ЗАДАНИЕ A
Согласно фрагменту о Житии Иулиании Лазаревской, в каком возрасте Иулиания осталась сиротой?

ФРАГМЕНТ ИСТОЧНИКА
((

Изучение Жития Февронии становится во многом опорным для исследования Жития другой муромской святой — Иулиании Осорьиной (Лазаревской) (1535 — 2/15 янв. 1604), к которому специалисты также неоднократно обращались.


В традициях жития детство святых изображается, как правило, сходно. Но появляются и такие жития, в которых сообщается нечто необычное, особенное о жизни святого, отличное от привычных житийных схем. Такие моменты подчеркивают верность подвижника избранному пути: например, образ деспотичной матери Феодосия Печерского, желавшей, чтобы сын ее ничем не отличался от других детей, предстает как препятствие на пути святого. Аналогичное явление встречается и в «Житии Иулиании Лазаревской »: «Улияния от младых ногтей Бога возлюбя и Пречистую Его Матерь, помногу чтяше тетку свою и дщери ея, и имея во многом послушание и смирение, и молитве и посту прилежаше, и того ради от тетки много сварима бе, а от дщерей ея посмехаема».
 
Влекомая сердцем к монастырской жизни, Иулиания так и не смогла осуществить своего стремления. Как пишет Г.П. Федотов, до конца дней «она осталась верной своему личному христианскому призванию служения миру и деятельной христианской любви».


По мнению В.В. Костылева, «вера ее была не в том, чтобы велеречиво краснобайствовать о добре. Вера ее крепка была делами праведными для людей бедных и нуждающихся — во славу Божию».


Оставшись сиротой в шестилетнем возрасте, Иулиания (Ульяна Устиновна, урожденная Недюрева) воспитывалась сначала бабушкой, а затем теткой. Родня ее была довольно состоятельной. Кроткая девочка Иулиания избегала шумных детских игр (как и многие святые, мученики в агиографической литературе), но уже в раннем возрасте начала проявлять искреннюю любовь к Богу.


Как справедливо замечает В.В. Костылев, умело изображенный автором быт подчеркивает то, «как непросто было праведной Иулиании смолоду стать и оставаться до старости «монахиней в миру»16. Иулиания «не вознесена над повседневной жизнью, а погружена внутрь этой обыденности … изображение обыденного уклада среды, окружающей Иулианию, как раз и необходимо автору для контраста с тем внутренним духовным подвигом, который ежедневно и ежечасно совершает святая». При всем этом Иулиания не прекословит никому из своих родственников, принимает их упреки и недовольство как должное, с кротостию, несет «свой тяжкий крест, никого не обременяя, не перекладывая свою ношу и свои заботы на чьи-либо плечи…».

Иулиания творит добрые дела втайне: кормит нищих, моет в бане брошенных всеми заразных больных, положившись на волю Божию. Во время голодных лет Иулиания с детьми и слугами питается хлебом, приготовленным из лебеды и древесной коры, который, благодаря ее молитве, становится пригодным в пищу. Этим же она угощает захожих нищих и соседей, которые, ничего не ведая, хвалят слуг Иулиании, умеющих приготовить такое кушание.

))

ВЫДЕРЖКА ИЗ ДАННЫХ
((

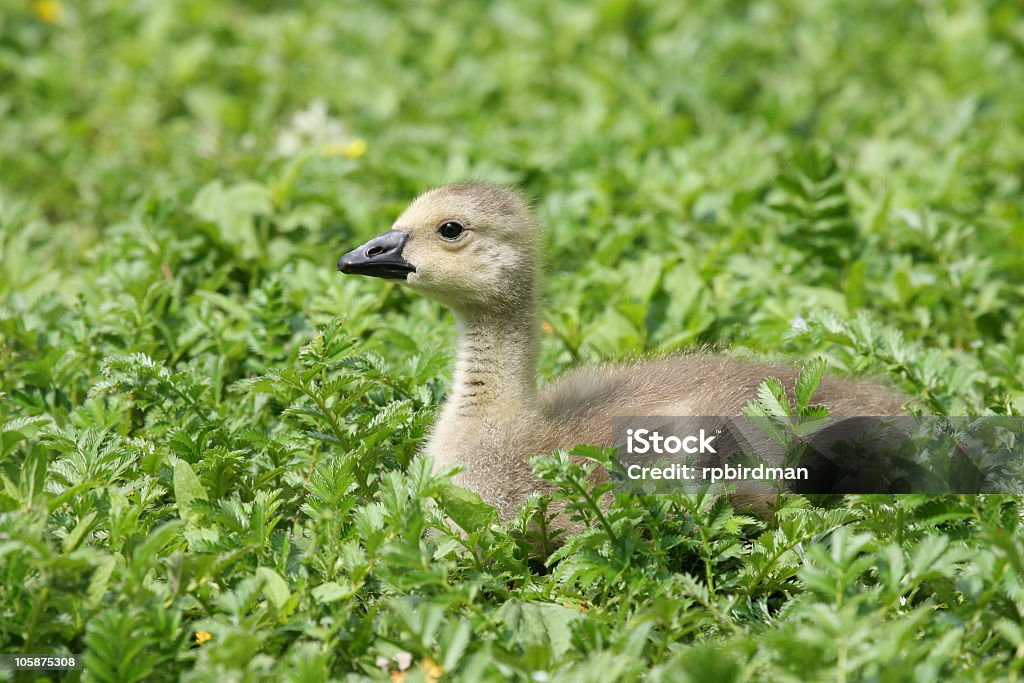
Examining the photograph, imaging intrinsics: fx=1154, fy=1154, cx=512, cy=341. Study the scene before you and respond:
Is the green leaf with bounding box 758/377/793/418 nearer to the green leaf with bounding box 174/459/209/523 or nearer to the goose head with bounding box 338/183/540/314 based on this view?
the goose head with bounding box 338/183/540/314

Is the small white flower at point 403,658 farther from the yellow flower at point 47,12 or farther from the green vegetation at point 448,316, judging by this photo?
the yellow flower at point 47,12

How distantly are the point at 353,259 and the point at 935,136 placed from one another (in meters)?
4.23

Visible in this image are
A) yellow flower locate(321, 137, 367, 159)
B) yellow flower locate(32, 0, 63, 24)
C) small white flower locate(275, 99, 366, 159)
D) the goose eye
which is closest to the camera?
the goose eye

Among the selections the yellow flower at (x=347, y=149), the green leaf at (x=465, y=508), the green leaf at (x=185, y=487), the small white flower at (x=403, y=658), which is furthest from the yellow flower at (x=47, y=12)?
the small white flower at (x=403, y=658)

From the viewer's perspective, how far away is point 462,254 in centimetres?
398

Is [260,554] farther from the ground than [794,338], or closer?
closer

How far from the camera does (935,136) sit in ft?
22.3

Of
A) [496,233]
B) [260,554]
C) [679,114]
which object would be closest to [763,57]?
[679,114]

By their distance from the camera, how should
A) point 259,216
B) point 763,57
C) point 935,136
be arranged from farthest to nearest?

))

ЗАДАНИЕ B
Подсчитайте, сколько строк в записях содержат слово «this». В ответе укажите только число.

ПОЛНЫЙ ОТВЕТ A
В шестилетнем возрасте.

ПОЛНЫЙ ОТВЕТ B
3